I can’t move. I am too dizzy, I really need to lie down again, but you are at the door, pressing the bell, too loud, for too long, as though you have a finger on a bruise on my skin and are pushing it in short bursts of Morse code torture. I collapse on the bed, hoping that if I ignore you, you will go away, but apparently like every other problem, you do not, you only get worse. In the end it is not you that moves me, it is the sight of the bottle of vodka beside my bed that catapults me – at the pace of a snail – out the door.

I pull the front door open and daylight burns holes in my eyes. I grimace, and cower, retreat back into the safety of the darkened, curtain-closed room. You follow me in.

‘Yikes,’ you say at the sight of me, sounding too much like Dr Jameson. ‘Good morning.’ You are overly cheerful and loud, sprightly. Annoyingly so. If I didn’t know better, I would think you must have watched me drink myself into a drunken stupor, then deliberately got up early, the earliest I have known you to have risen, so you could make a racket outside my window. What’s more you have forced yourself to be cheerful, the most cheerful I have ever known you to be.

My intention is to say ‘hi’, but it comes out as a deep croak.

‘Wow,’ you say. ‘Rough night? All rock’n’roll over here at number three on a Sunday night.’

I grunt in response.

You walk around and start opening the curtains, and the window, which makes me shudder and reach for the cashmere blanket on the couch where I have collapsed. I wrap it around me and look on warily as you make your way to the kitchen, which is all open-plan – my entire downstairs is completely open-plan – and then you start rooting around in the cupboards.

‘The lemon bowl,’ I say weakly.

You stop. ‘What’s that?’

‘Your keys. In the lemon bowl.’

‘I’m not looking for my keys, I’m not locked out.’

‘Hallelujah.’

‘Why the lemon bowl?’

‘Glad you asked.’ I smile. ‘Because I think of you as a lemon.’

‘Isn’t it you that’s the bitter twisted one?’ you say, and my smile fades.

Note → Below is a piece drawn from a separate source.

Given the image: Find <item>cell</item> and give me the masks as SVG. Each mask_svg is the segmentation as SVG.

You continue to move around the kitchen. I hear cups, I hear paper rustle, I smell toast, I hear the kettle. I close my eyes and nod off.

When I wake you are holding a mug of tea and buttered toast towards me. My stomach heaves but I’m hungry.

‘Have that, it’ll help.’

‘From the expert,’ I say groggily, sitting up.

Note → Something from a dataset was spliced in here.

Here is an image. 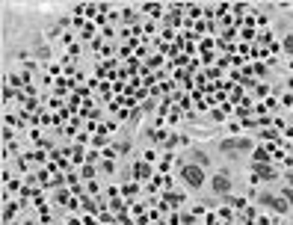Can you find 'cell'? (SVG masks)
<instances>
[{"label":"cell","mask_w":293,"mask_h":225,"mask_svg":"<svg viewBox=\"0 0 293 225\" xmlns=\"http://www.w3.org/2000/svg\"><path fill=\"white\" fill-rule=\"evenodd\" d=\"M181 181H184L190 190H199V187H205V169L196 166V163H184V166H181Z\"/></svg>","instance_id":"1"},{"label":"cell","mask_w":293,"mask_h":225,"mask_svg":"<svg viewBox=\"0 0 293 225\" xmlns=\"http://www.w3.org/2000/svg\"><path fill=\"white\" fill-rule=\"evenodd\" d=\"M258 202H261L264 208L276 211V214H288V211H291V205H288V199H285L282 193L276 196V193H270V190H267V193H261V196H258Z\"/></svg>","instance_id":"2"},{"label":"cell","mask_w":293,"mask_h":225,"mask_svg":"<svg viewBox=\"0 0 293 225\" xmlns=\"http://www.w3.org/2000/svg\"><path fill=\"white\" fill-rule=\"evenodd\" d=\"M219 148H222L225 154H240V151H252V139H246V136H240V139H222V142H219Z\"/></svg>","instance_id":"3"},{"label":"cell","mask_w":293,"mask_h":225,"mask_svg":"<svg viewBox=\"0 0 293 225\" xmlns=\"http://www.w3.org/2000/svg\"><path fill=\"white\" fill-rule=\"evenodd\" d=\"M210 190H213L216 196H228V193H231V175H228V172H216V175L210 178Z\"/></svg>","instance_id":"4"},{"label":"cell","mask_w":293,"mask_h":225,"mask_svg":"<svg viewBox=\"0 0 293 225\" xmlns=\"http://www.w3.org/2000/svg\"><path fill=\"white\" fill-rule=\"evenodd\" d=\"M252 169H255L261 178H267V181H273V178H276V172L270 169V163H252Z\"/></svg>","instance_id":"5"},{"label":"cell","mask_w":293,"mask_h":225,"mask_svg":"<svg viewBox=\"0 0 293 225\" xmlns=\"http://www.w3.org/2000/svg\"><path fill=\"white\" fill-rule=\"evenodd\" d=\"M193 163H196V166H202V169H208V166H210V157H208L202 148H196V151H193Z\"/></svg>","instance_id":"6"},{"label":"cell","mask_w":293,"mask_h":225,"mask_svg":"<svg viewBox=\"0 0 293 225\" xmlns=\"http://www.w3.org/2000/svg\"><path fill=\"white\" fill-rule=\"evenodd\" d=\"M133 172H136V178H148V175H151L148 163H136V166H133Z\"/></svg>","instance_id":"7"},{"label":"cell","mask_w":293,"mask_h":225,"mask_svg":"<svg viewBox=\"0 0 293 225\" xmlns=\"http://www.w3.org/2000/svg\"><path fill=\"white\" fill-rule=\"evenodd\" d=\"M267 160H270V154H267L264 148H258V151L252 154V163H267Z\"/></svg>","instance_id":"8"},{"label":"cell","mask_w":293,"mask_h":225,"mask_svg":"<svg viewBox=\"0 0 293 225\" xmlns=\"http://www.w3.org/2000/svg\"><path fill=\"white\" fill-rule=\"evenodd\" d=\"M282 47H285L288 53H293V33H288V36H285V42H282Z\"/></svg>","instance_id":"9"},{"label":"cell","mask_w":293,"mask_h":225,"mask_svg":"<svg viewBox=\"0 0 293 225\" xmlns=\"http://www.w3.org/2000/svg\"><path fill=\"white\" fill-rule=\"evenodd\" d=\"M282 196L288 199V205H291V211H293V187H285V190H282Z\"/></svg>","instance_id":"10"},{"label":"cell","mask_w":293,"mask_h":225,"mask_svg":"<svg viewBox=\"0 0 293 225\" xmlns=\"http://www.w3.org/2000/svg\"><path fill=\"white\" fill-rule=\"evenodd\" d=\"M291 225H293V223H291Z\"/></svg>","instance_id":"11"}]
</instances>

You sit in the armchair across from me, beside the window that is so bright I have to squint. You look almost angelic with the light cast on you, your right side seeming to blur at the edges as though you’re a hologram. You give a weary sigh, nothing saintly about that. The sigh, I realise, is not because you’re tired. You look rejuvenated somehow, flushed from the fresh early morning air, your clothes smelling of cut grass. You’re weary because of me.

‘Thanks,’ I say, remembering my manners.

‘About the other night …’ you begin.

I grunt and wave my hand dismissively at you, and sip my tea. It is sweet, sweeter than how I usually take it, but I like it. It is good for now. It is not vodka and for that my body says thank you. I don’t want to talk about the other night, about what happened between me and you.